Introduction Since 2004, DH guidance has recommended that GUM clinics in England should endeavour to see patients within 48 hours of initial contact. Recent changes in service commissioning and the wider adoption of competitive tendering since 2013 has led to concerns about maintaining 48-hour access.

Aim To establish whether there is a relationship between the tendering history of a GUM clinic and its accessibility.

Methods Postal questionnaires regarding tendering history were sent to lead clinicians of all 262 GUM clinics in the UK. Only questionnaires which were returned within a two-month window were analysed. Each clinic with a returned questionnaire was telephoned eight times by male and female researchers posing as patients with symptomatic and asymptomatic presentations. The researchers asked to be seen as soon as possible and recorded whether this fell within 48 hours.

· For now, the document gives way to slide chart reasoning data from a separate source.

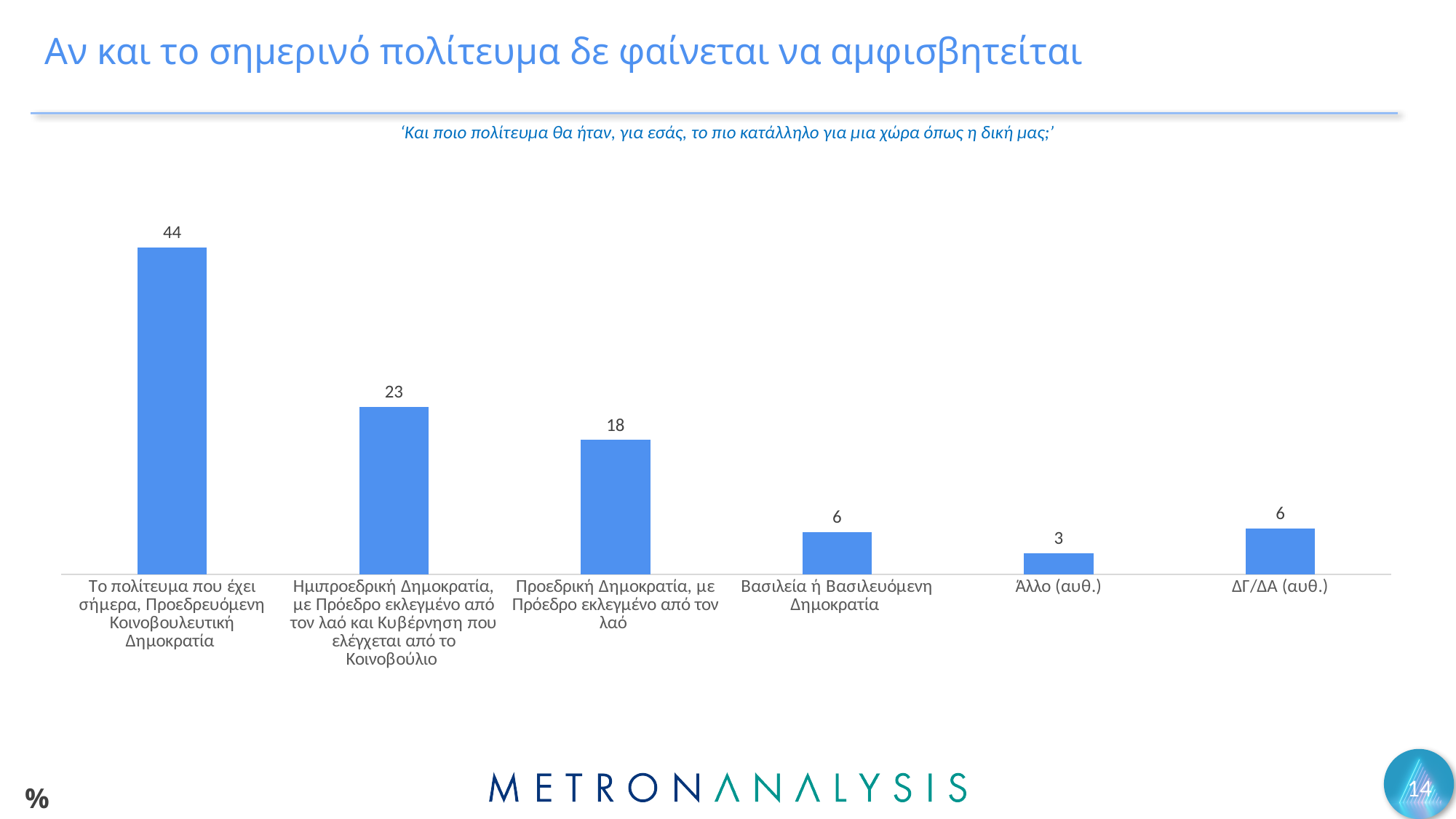
What value is shown for 'Προεδρική Δημοκρατία, με Πρόεδρο εκλεγμένο από τον λαό'? 18 What kind of chart is shown on the slide? Bar chart Which category has the lowest value? Άλλο (αυθ.) How many categories are shown on the x axis? 6 What value is shown for 'Βασιλεία ή Βασιλευόμενη Δημοκρατία'? 6 Which is larger, the value for 'Βασιλεία ή Βασιλευόμενη Δημοκρατία' or the value for 'Άλλο (αυθ.)'? Βασιλεία ή Βασιλευόμενη Δημοκρατία What is the survey question quoted above the chart? Και ποιο πολίτευμα θα ήταν, για εσάς, το πιο κατάλληλο για μια χώρα όπως η δική μας; What is the difference between the value for 'Το πολίτευμα που έχει σήμερα, Προεδρευόμενη Κοινοβουλευτική Δημοκρατία' and the value for 'Ημιπροεδρική Δημοκρατία, με Πρόεδρο εκλεγμένο από τον λαό και Κυβέρνηση που ελέγχεται από το Κοινοβούλιο'? 21 What value is shown for 'ΔΓ/ΔΑ (αυθ.)'? 6 What is the difference between the value for 'Ημιπροεδρική Δημοκρατία, με Πρόεδρο εκλεγμένο από τον λαό και Κυβέρνηση που ελέγχεται από το Κοινοβούλιο' and the value for 'Προεδρική Δημοκρατία, με Πρόεδρο εκλεγμένο από τον λαό'? 5 Which category has the highest value? Το πολίτευμα που έχει σήμερα, Προεδρευόμενη Κοινοβουλευτική Δημοκρατία What value is shown for 'Άλλο (αυθ.)'? 3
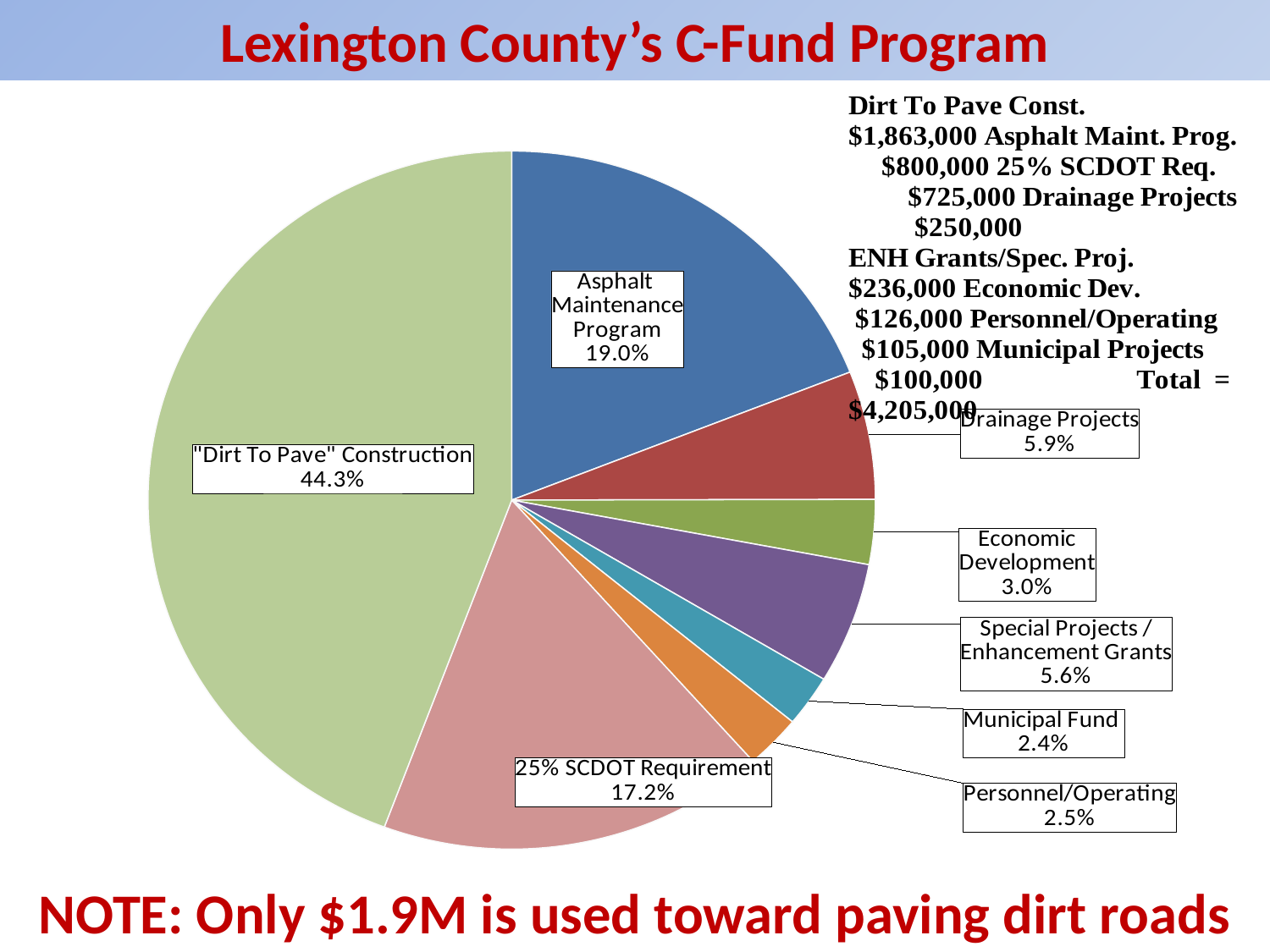
Which slice of the pie is the largest? "Dirt To Pave" Construction Which slice of the pie is the smallest? Municipal Fund What share of the pie does "Dirt To Pave" Construction represent? 44.3% What percentage is shown for Special Projects / Enhancement Grants? 5.6% What is the title of the slide containing the pie chart? Lexington County's C-Fund Program What kind of chart is shown on the slide? pie chart What percentage is shown for the Asphalt Maintenance Program slice? 19.0% What percentage is shown for the 25% SCDOT Requirement slice? 17.2% Which is larger, the Asphalt Maintenance Program slice or the 25% SCDOT Requirement slice? Asphalt Maintenance Program How many slices does the pie chart have? 8 What percentage is shown for Drainage Projects? 5.9% What is the difference in percentage points between "Dirt To Pave" Construction and the Asphalt Maintenance Program? 25.3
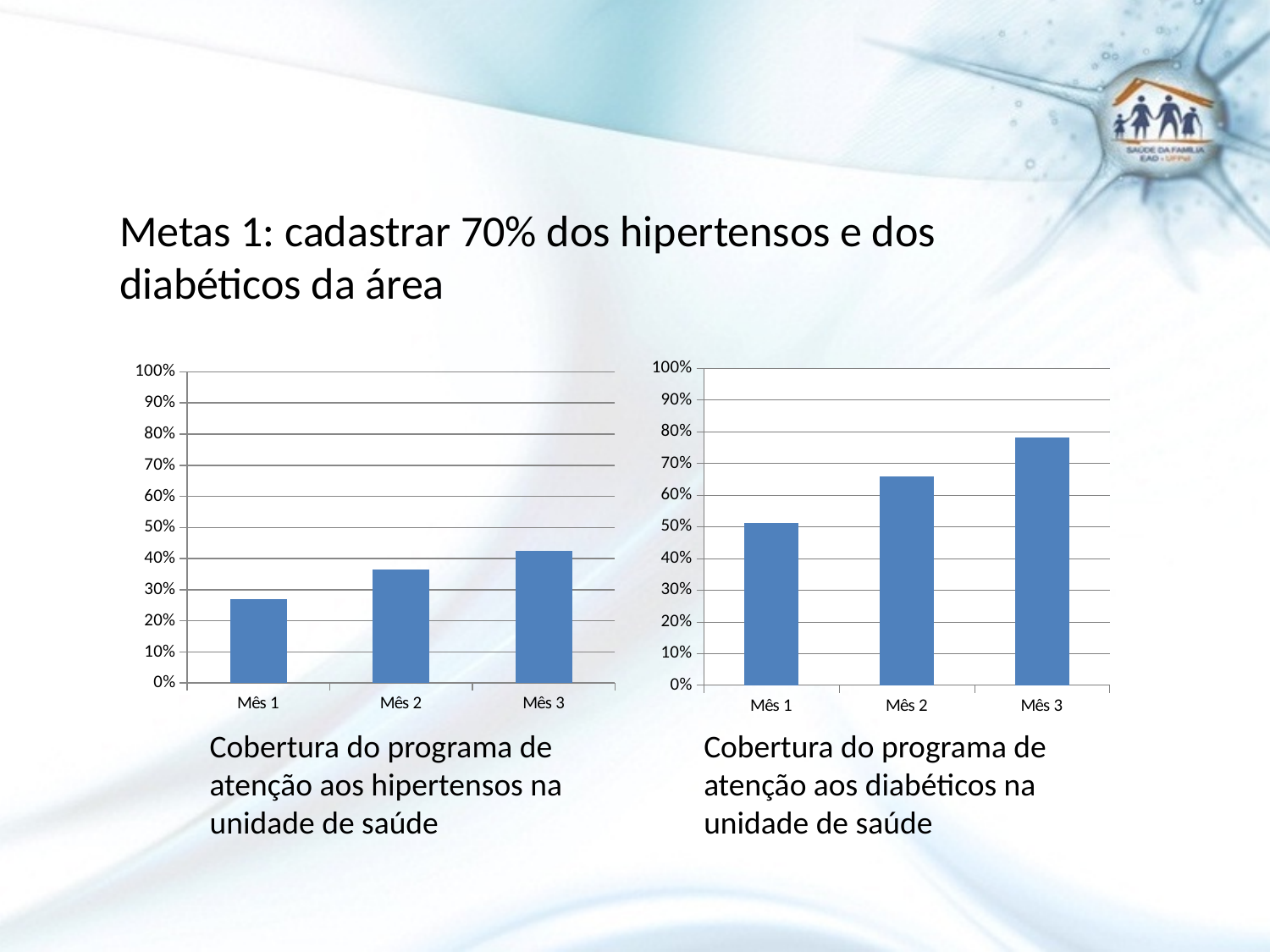
In the left chart (hipertensos), do the values rise or fall from Mês 1 to Mês 3? rise In the left chart (Cobertura do programa de atenção aos hipertensos na unidade de saúde), which month has the lowest value? Mês 1 In the left chart (hipertensos), is the value for Mês 1 greater or less than 30%? less Which chart shows the higher value for Mês 3, the hipertensos chart on the left or the diabéticos chart on the right? the diabéticos chart on the right In the left chart (hipertensos), is the value for Mês 3 greater or less than 40%? greater In the right chart (diabéticos), which is larger, the value for Mês 1 or the value for Mês 2? Mês 2 In the left chart (Cobertura do programa de atenção aos hipertensos na unidade de saúde), which month has the highest value? Mês 3 How many months are shown on the x axis of the right chart (diabéticos)? 3 In the right chart (Cobertura do programa de atenção aos diabéticos na unidade de saúde), which month has the highest value? Mês 3 What kind of chart is the left chart (hipertensos)? bar chart In the right chart (diabéticos), is the value for Mês 3 greater or less than 70%? greater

Results 67 clinics (25.6%) returned their questionnaires on time. A chi-square test found no statistically significant difference between clinics tendered within the last five years (n=49) and the rest (n=18), regarding 48-hour access (86.5% and 86.2% respectively, p=0.916). Interestingly, 88% of contacts with clinics still undergoing a tender resulted in a 48-hour appointment compared with 100% of contacts with clinics which completed the process 3–5 years ago. However, this was not statistically significant.

Discussion The negative effect of tendering on accessibility seems to be overstated. Moreover, if this effect does exist, it seems more pronounced during the actual tender, followed by an apparent boost in access. A larger study may be required to confirm this.